DPRF: A Generalizable Dynamic Persona Refinement Framework for Optimizing Behavior Alignment Between Personalized LLM Role-Playing Agents and Humans
Bingsheng Yao, Bo Sun, Yuanzhe Dong, Yuxuan Lu, Dakuo Wang
DPRF (Dynamic Persona Refinement Framework) is a generalizable framework that optimizes the alignment of LLM role-playing agents' behaviors with those of target individuals. The framework addresses the limitation of manually-created persona profiles by iteratively identifying the cognitive divergence, either through free-form or theory-grounded structured analysis, between generated behaviors and human ground truth, and refining the persona profile to mitigate these divergences.
DPRF has been validated across five different LLMs and four diverse behavior-prediction scenarios:
- Formal Debates: Predicting speaker statements on socio-political issues (targeting beliefs, intentions, and knowledge)
- Mental Health Expression: Generating social media posts reflecting mental health states (targeting emotion)
- Opinionated Reviews: Creating movie reviews consistent with emotional traits (targeting emotion and knowledge)
- Public Interviews: Generating interview responses based on conversational context (targeting goals and intentions)
DPRF consistently improves behavioral alignment considerably over baseline personas and generalizes across models and scenarios. Our work provides a robust methodology for creating high-fidelity persona profiles and enhancing the validity of downstream applications, such as user simulation, social studies, and personalized AI.
- Clone the repository:
git clone git@github.com:xxx/xxx.git
- Set up environment:
uv sync
Here's a simple example of using DPRF to refine a persona:
python Evaluation/debate/debate.py \
--task_model_type sglang \
--task_model deepseek-ai/DeepSeek-R1-Distill-Llama-8B \
--refiner_model deepseek-ai/DeepSeek-R1-Distill-Llama-8B \
--refiner_model_type sglang \
--output_dir "output" \
--length 1 \
--iterations 15 \
--analysis_prompt_file prompts/analysis_brief.txt \
--refinement_prompt_file prompts/refinement.txt \
--instruction_prompt_file Evaluation/debate/prompts/instruction.txt \
--initial_persona_file Evaluation/debate/prompts/initial_persona.txt \
--data_dir Evaluation/debate/data/processed
All experimental scripts are available in the scripts/ directory.
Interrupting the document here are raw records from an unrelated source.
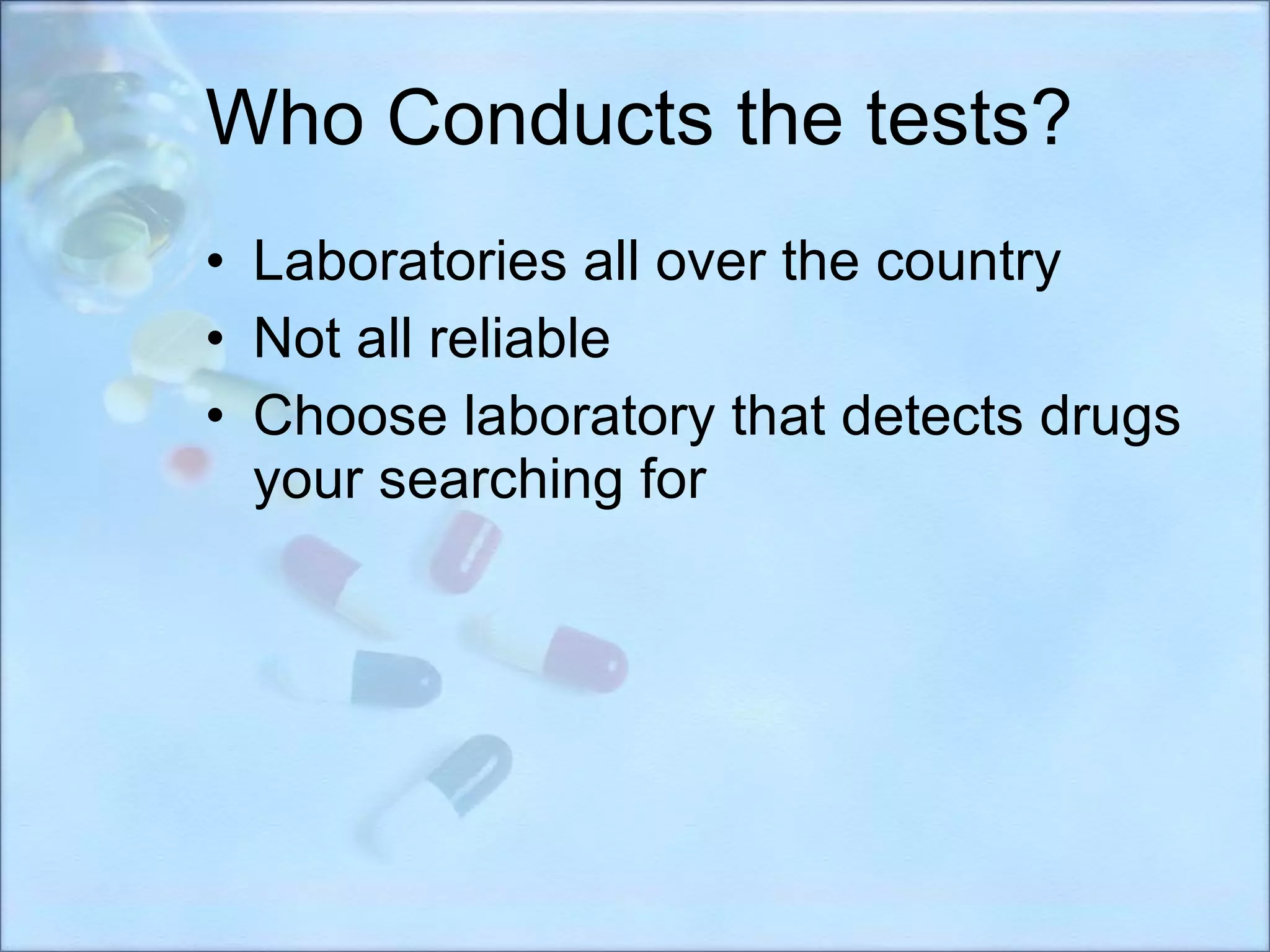 Who Conducts the tests?

• Laboratories all over the country
• Not all reliable
• Choose laboratory that detects drugs your searching for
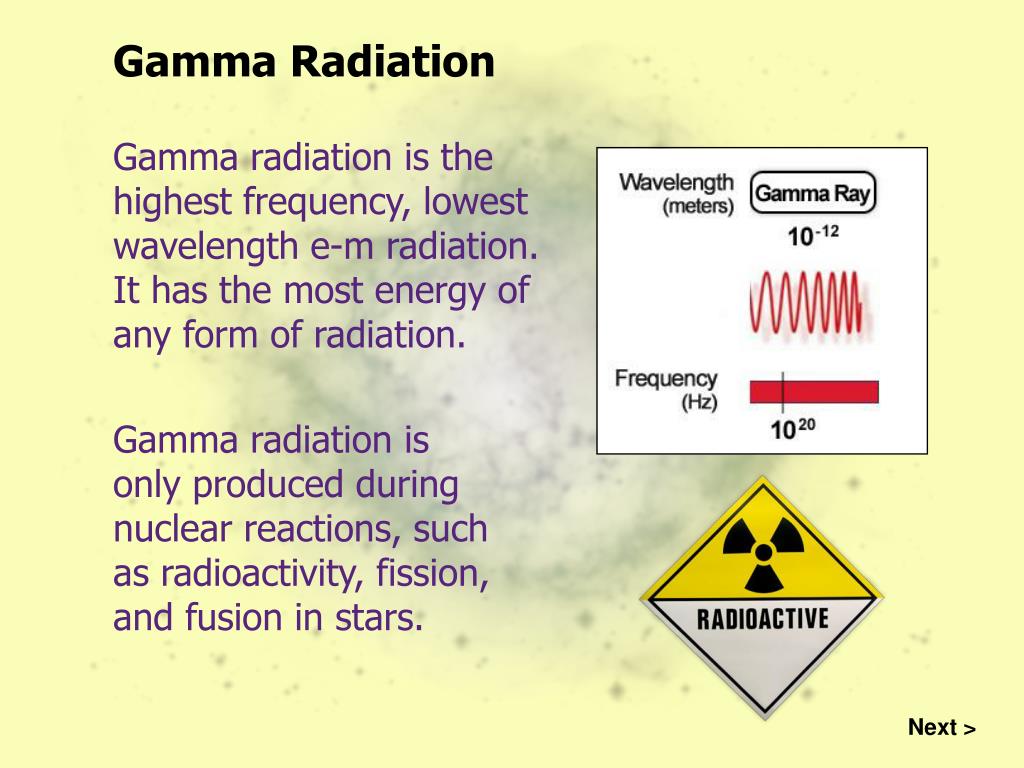 Gamma Radiation

Gamma radiation is the highest frequency, lowest wavelength e-m radiation. It has the most energy of any form of radiation.

Gamma radiation is only produced during nuclear reactions, such as radioactivity, fission, and fusion in stars.

Wavelength (meters)

Gamma Ray

$10^{-12}$

Frequency (Hz)

$10^{20}$

RADIOACTIVE

Next >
Scripts prefixed with claude_ are for Claude models (via AWS Bedrock), while other_* scripts are for open-source models (via sglang).
You can customize DPRF behavior through various command-line parameters:
-
Model Configuration
--task_model: Model name for task execution (e.g.,gpt-4o,meta-llama/Llama-3.2-3B-Instruct)--task_model_type: Task model type. Options:openai,sglang,bedrock--refiner_model: Model name for persona refinement--refiner_model_type: Refiner model type. Same options as task_model_type--openai_api_key: OpenAI API key (defaults to environment variableOPENAI_API_KEY,required when using openai model)--bedrock_region: AWS Bedrock region (e.g.,us-east-1, required when using Bedrock)--model_kwargs_json: JSON string or file path for model parameters (e.g.,'{"temperature": 0.7}')
-
DPRF Refinement Parameters:
--iterations: Maximum number of refinement iterations (default: 3). Controls how many rounds of persona optimization to perform. Higher values may improve alignment but increase runtime.--analysis_prompt_file: Path to custom analysis prompt template (e.g.,prompts/analysis_brief.txt,prompts/analysis_structured.txt)--refinement_prompt_file: Path to custom refinement prompt template (e.g.,prompts/refinement.txt)
-
Data and Output:
--data_dir: Path to data directory--output_dir: Directory to save results (default:results)--length: Number of examples to randomly select (default: use all data). Useful for quick testing.--initial_persona_file: Path to initial persona template file--instruction_prompt_file: Path to instruction prompt template file
If you use DPRF in your research, please cite our paper:
@article{yao2025dprf,
title={DPRF: A Generalizable Dynamic Persona Refinement Framework for Optimizing Behavior Alignment Between Personalized LLM Role-Playing Agents and Humans},
author={Yao, Bingsheng and Sun, Bo and Dong, Yuanzhe and Lu, Yuxuan and Wang, Dakuo},
journal={arXiv preprint arXiv:2510.14205},
year={2025}
}Paper: https://arxiv.org/abs/2510.14205
This project is licensed under the MIT License.